### WHAT TO PRODUCE
Extend the news report on the Baltimore felon voting-rights rally, continuing on from its final sentence.

### TEXT SHOWN
Start of Block
- The Washington Times - Sunday, July 14, 2002

Special Report

BALTIMORE In a parking lot behind a tattered strip mall, dozens of felons milled about fast-food bags and drinks in hand waiting in 92-degree heat to rally.
The day was symbolic, Marvin "Doc" Cheatham told the crowd of roughly 100, mostly black former drug abusers gathered behind the storefront meeting rooms of a rehabilitation and job training program.
It was June 19, or Juneteenth: On that date in 1865, slaves in Texas learned President Lincoln had freed them two years earlier.
Felons are now mobilizing to reclaim liberties, particularly that fundamental element of political participation the right to vote, said Mr. Cheatham, the president of the Baltimore City Board of Elections and an advocate for restoring the vote to felons.
"It's time for us to get up and stop waiting for people to give us something we can get ourselves," rally organizer Israel Cason told the crowd, which cheered in agreement.
If efforts like theirs across the nation succeed, more of the 4 million felons would regain the right to vote.
"There's no question there's a good deal of national momentum toward reconsidering it," said Marc Maurer, a former social worker and assistant director of the Sentencing Project, a District-based national organization that advocates sentencing reform and researches criminal justice issues.
Since January 2000, six states through legislatures or courts have liberalized their restrictions on felon voting rights, and at least three others have moved toward it.
End of Block
### EXCERPTED RECORDS
Start of Block
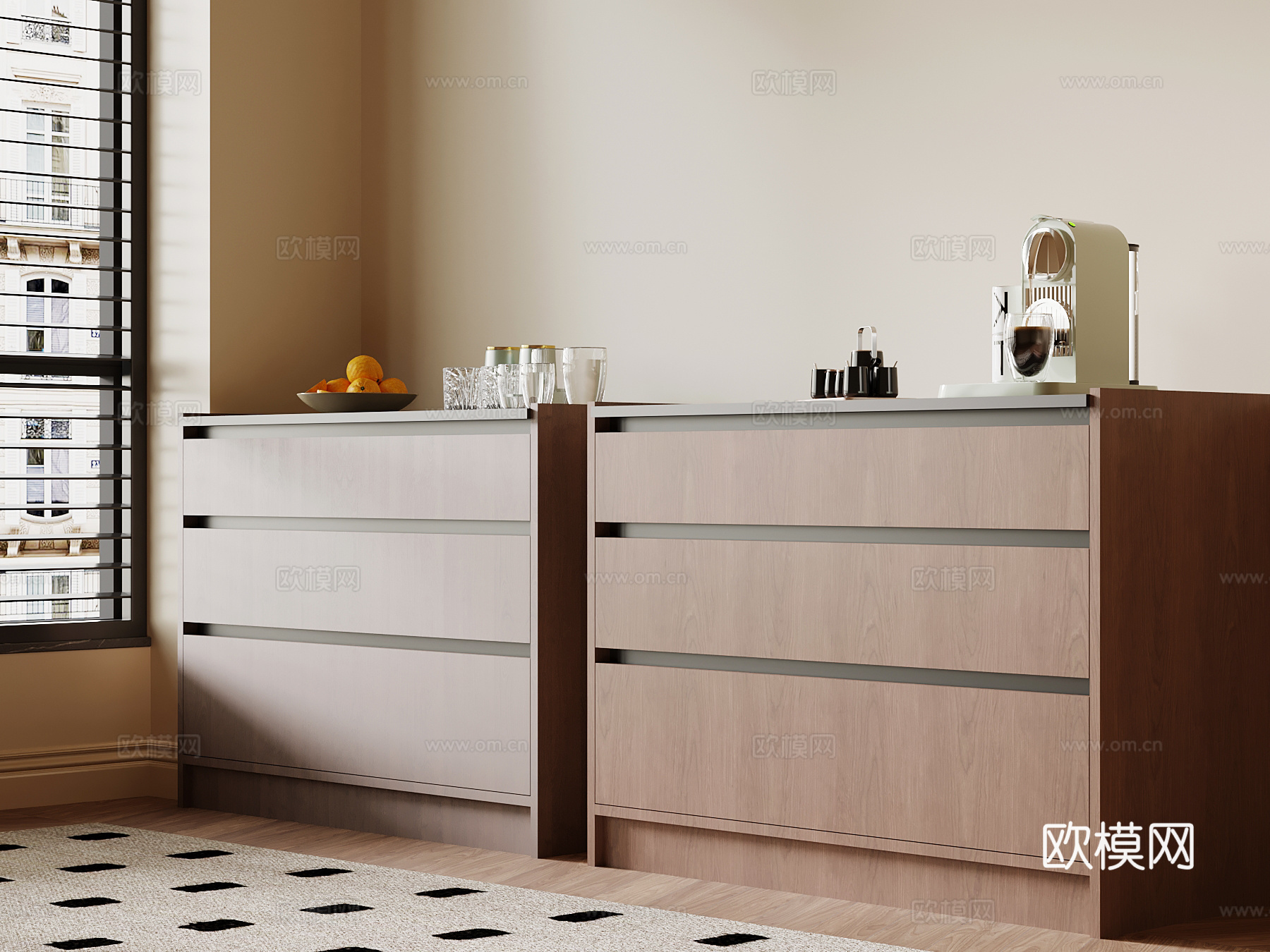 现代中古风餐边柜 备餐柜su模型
End of Block
Start of Block
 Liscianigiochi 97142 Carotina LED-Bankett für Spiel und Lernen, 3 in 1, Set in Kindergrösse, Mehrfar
End of Block
### RESPONSE TO THE EXERCISE
A panel led by former Presidents Gerald R. Ford and Jimmy Carter recommended last year that voting rights be restored to ex-convicts.
With black men making up more than a third of the 4 million disenfranchised felons, NAACP President Kweisi Mfume has said restoring felons' voting rights is one of his top five priorities. In January, the National Association for the Advancement of Colored People chartered a chapter at Ohio's Richland Correctional Institute to serve as a pilot for prison branches that will focus on promoting restoring the vote and helping inmates re-enter society.
Locally and nationally, broad coalitions that include religious groups, the American Civil Liberties Union, the Center for Voting and Democracy, the League of Women Voters and the Southern Christian Leadership Conference are backing the push to restore voting rights.
In Maryland, a law that went in effect this month will allow people convicted of more than one felony to vote next year, if their second or subsequent crime were not violent and if three years have elapsed since they completed their sentence. An estimated 136,000 Marylanders cannot vote because of felony convictions.
Repealing that three-year waiting period is the Maryland Voting Rights Coalition's goal when the General Assembly reconvenes in January, said Mr. Cheatham, a coalition founder.
"Then we're going for more," Hassan Allen-Giordano, political director of the addiction-recovery program I Can't, We Can, told the Baltimore crowd when they reassembled indoors for a pep talk and marching orders on how to reach their goal of regaining the vote.
In Virginia, where roughly 270,000 convicts are disenfranchised, officials are considering whether to loosen a lifetime voting ban on felons.
Only the governor can restore a Virginia felon's vote, but lawmakers widened the road in 2000 when they gave circuit courts power to grant preliminary approval to nonviolent felons who ask to regain that right, to begin the review process and make a recommendation.
And Virginia's crime commission has recommended changing the state's constitution to let the legislature pass laws governing the civil rights of nonviolent felons.
The Virginia General Assembly would have to vote in 2003 and 2004 to grant itself the authority and voters in the 2005 election would have to agree to give lawmakers that power.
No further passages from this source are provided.